Updated: Apr 6, 2022


“I love to cook and I enjoy making new things,” said Stacy, a senior at North-Grand High School in Chicago. Between working at Growing Solutions Farm through the City of Chicago's One Summer Chicago jobs program and leading the Bowl and Kettle Cooking Club through her school, Stacy has found many ways to feed her passion for healthy food this summer.


Stacy is at Growing Solutions Farm, a 1.2-acre produce farm run by Urban Autism Solutions. She and some fellow members of the online cooking club she leads are there to pick up some vegetables for their upcoming “open kitchen” class. The students are walking the rows of vegetables, to see how their food is grown on the farm.

Image (l to r): Stacy and her classmates at Growing Solutions Farm; the Bowl and Kettle Cooking Club visit the farm; Kassandra shows off some carrots.

Stacy has been coming to the farm and attending the Urban Autism Solutions West Side Transition Academy since 2020. The farm and Academy provide a variety of programs to help support young adults with autism and related challenges as they transition from high school to adulthood.


Stacy is a founding member of the Free Snacks Cooking Club at North-Grand High School. “Stacy was so excited about the cooking club! She talked it up so much with her friends and showed them pictures of all the food we made. Eventually, everyone wanted to join so we created a club that was just for the students in Stacy’s class,” said Betsy Zacsek, a teaching artist with CAPE – Chicago Arts Partnership in Education.
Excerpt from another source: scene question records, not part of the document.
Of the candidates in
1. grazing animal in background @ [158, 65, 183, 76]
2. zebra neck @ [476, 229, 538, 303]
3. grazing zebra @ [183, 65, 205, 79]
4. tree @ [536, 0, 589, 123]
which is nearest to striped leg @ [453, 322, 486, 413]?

CAPE is a non-profit that pairs teachers with artists to create original programming in public schools. CAPE artists helped guide the creation of the cooking club at North-Grand.


Stacy named her cooking club “Bowl and Kettle” after her teacher Miss Bowlus and North-Grand social worker Loren Ketelsen. The club launched in March of 2021 and had seven participants from Stacy’s class who met online once a week to cook together from their own kitchens.


“Stacy really led the new cooking class and took a big leadership role in organizing the class, helping pick out recipes and keeping it moving,” said Loren.


Stacy’s many responsibilities in the cooking club include helping with menu planning, checking in on her fellow classmates to remind them that it’s cooking time, organizing supplies on grocery pick-up day, and preparing and teaching her own cooking lessons.


Stacy is already thinking ahead to an upcoming cooking club meeting, where she’ll take on the role of the teacher. “We are going to make ice cream from scratch,” she said. “Blueberry ice cream.”